# Entries provided
━━━━━━━━━━━━━━━━

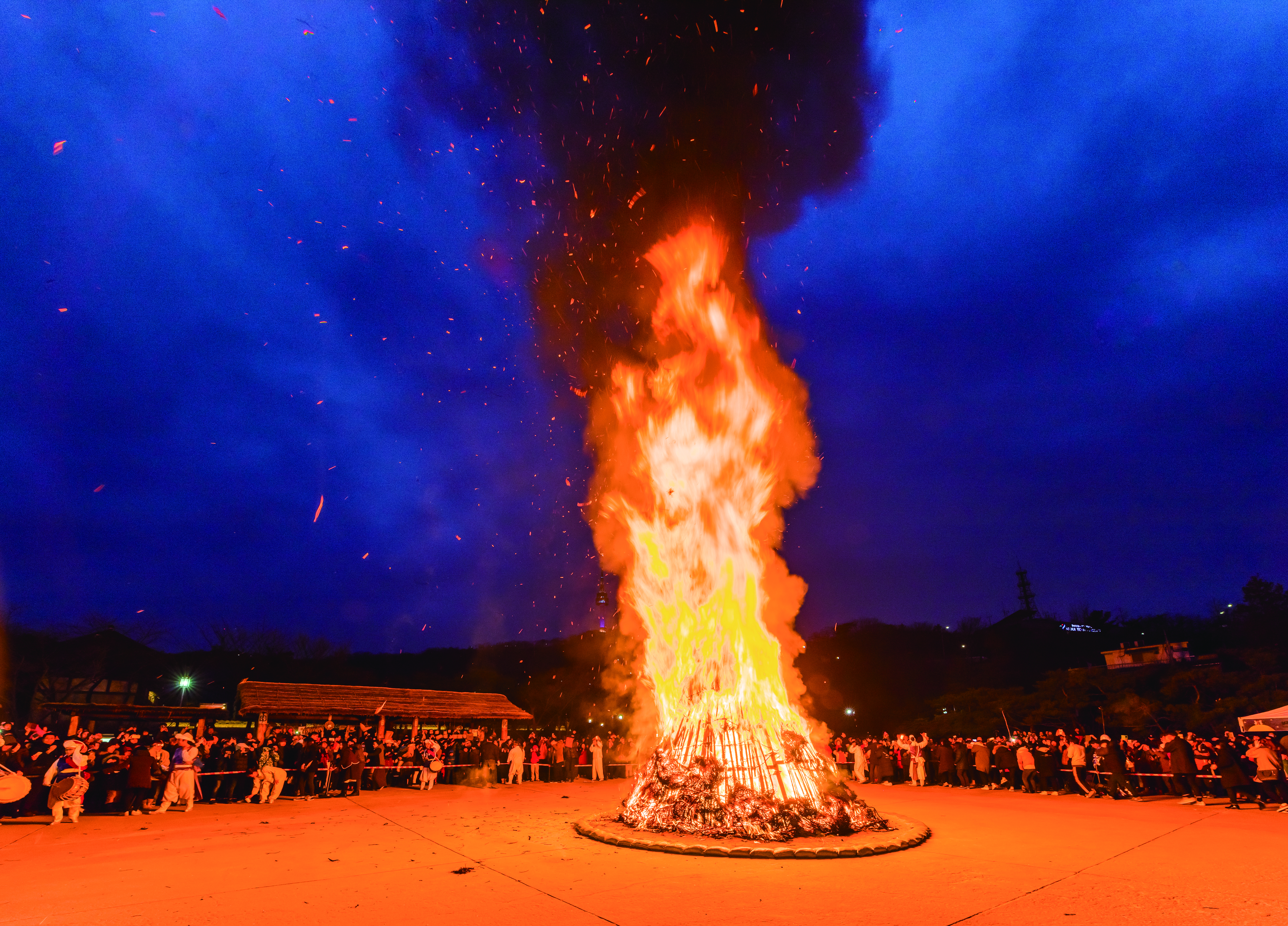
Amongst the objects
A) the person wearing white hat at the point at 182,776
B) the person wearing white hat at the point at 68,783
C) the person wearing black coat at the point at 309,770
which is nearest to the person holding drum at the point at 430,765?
the person wearing black coat at the point at 309,770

━━━━━━━━━━━━━━━━

# Problem to work on
Put the entries above into a two-column CSV with the header columns "query" and "answer", one row per entry. Enclose each field in double quotes, replace any line breaks inside a field with spaces, and leave out the pictures.

# Result of the exercise
query,answer
"Amongst the objects A) the person wearing white hat at the point at 182,776 B) the person wearing white hat at the point at 68,783 C) the person wearing black coat at the point at 309,770 which is nearest to the person holding drum at the point at 430,765?","the person wearing black coat at the point at 309,770"